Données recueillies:
• • •

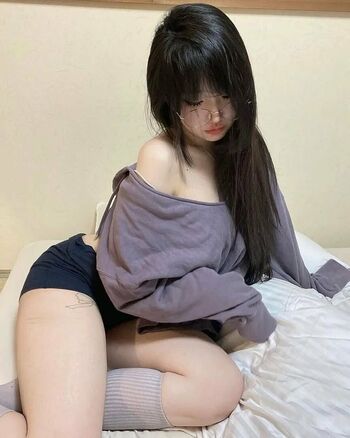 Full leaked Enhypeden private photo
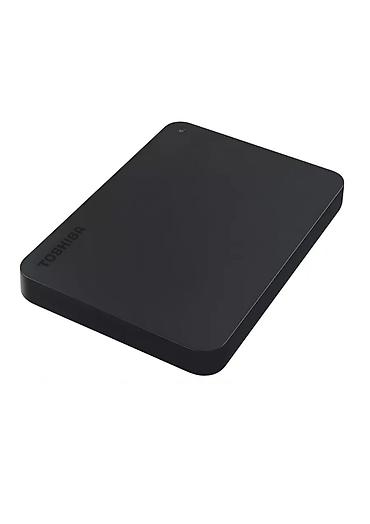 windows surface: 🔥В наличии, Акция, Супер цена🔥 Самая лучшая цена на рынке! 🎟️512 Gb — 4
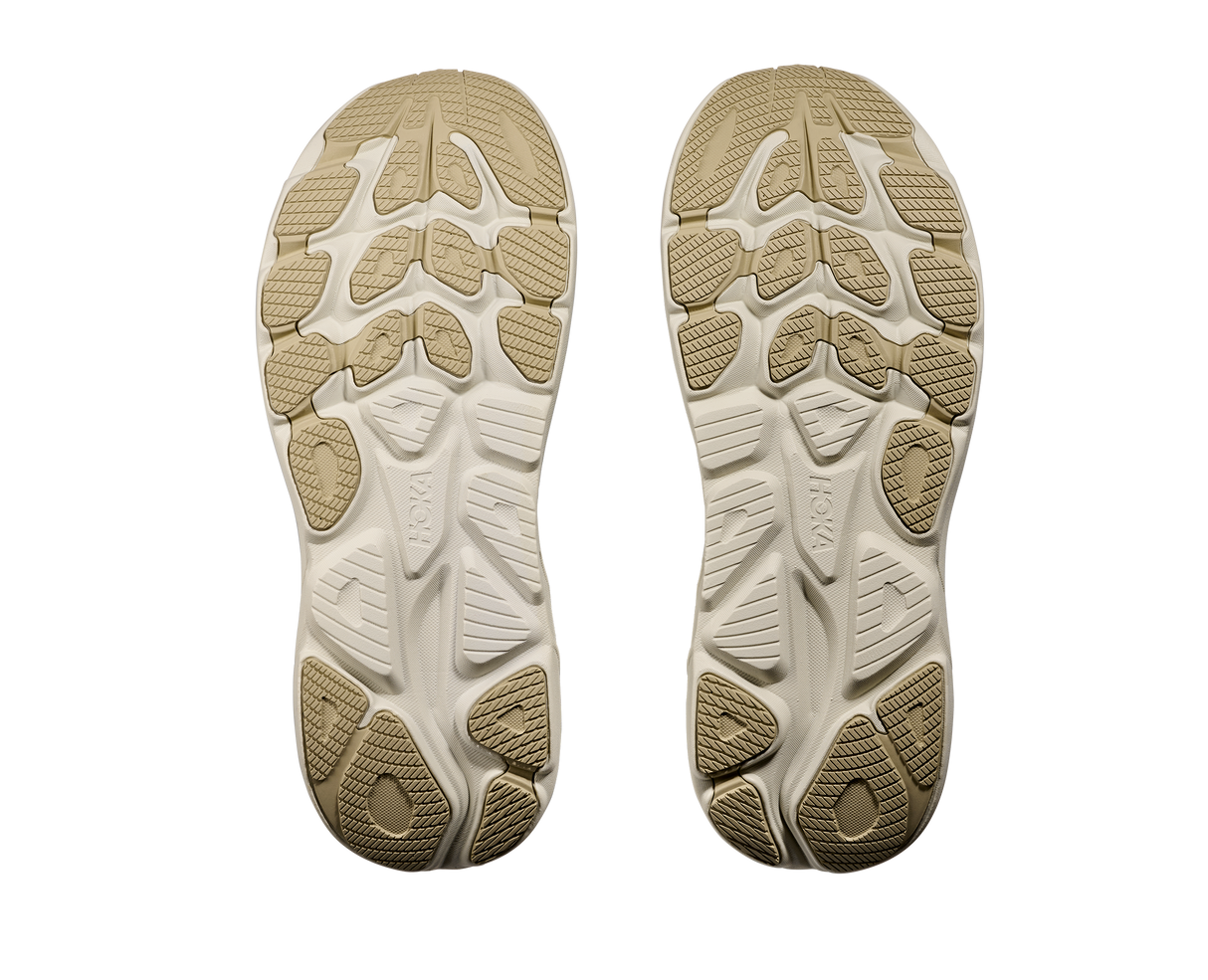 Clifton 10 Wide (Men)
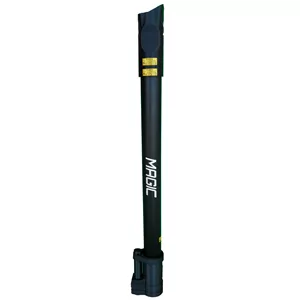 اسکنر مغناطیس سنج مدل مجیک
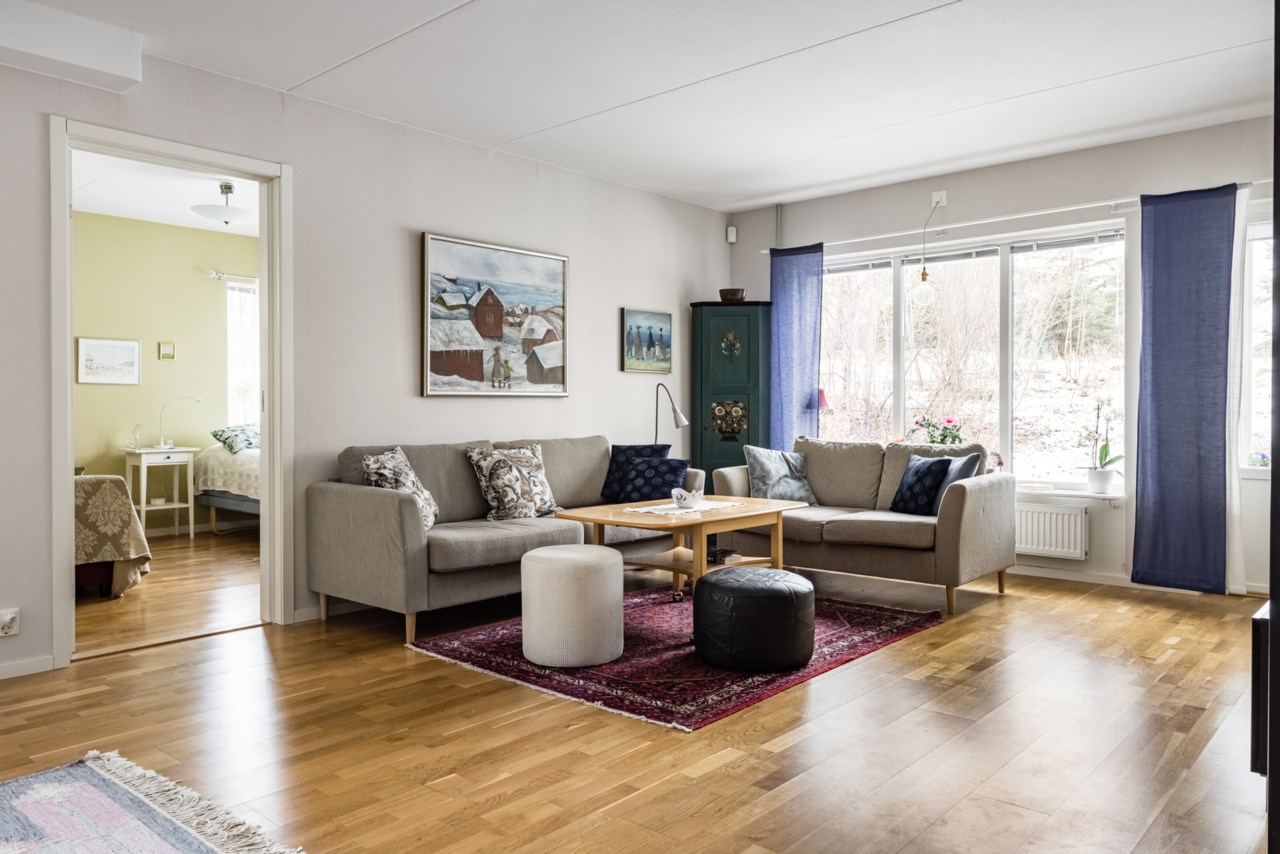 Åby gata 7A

• • •

* **Consigne**:
Mets toutes les données ci-dessus sous forme de liste JSON de chaînes, une chaîne par ligne, sans les lignes vides. Laisse les images de côté.

* **Résultat**:
[
  " Full leaked Enhypeden private photo",
  " windows surface: 🔥В наличии, Акция, Супер цена🔥 Самая лучшая цена на рынке! 🎟️512 Gb — 4",
  " Clifton 10 Wide (Men)",
  " اسکنر مغناطیس سنج مدل مجیک",
  " Åby gata 7A"
]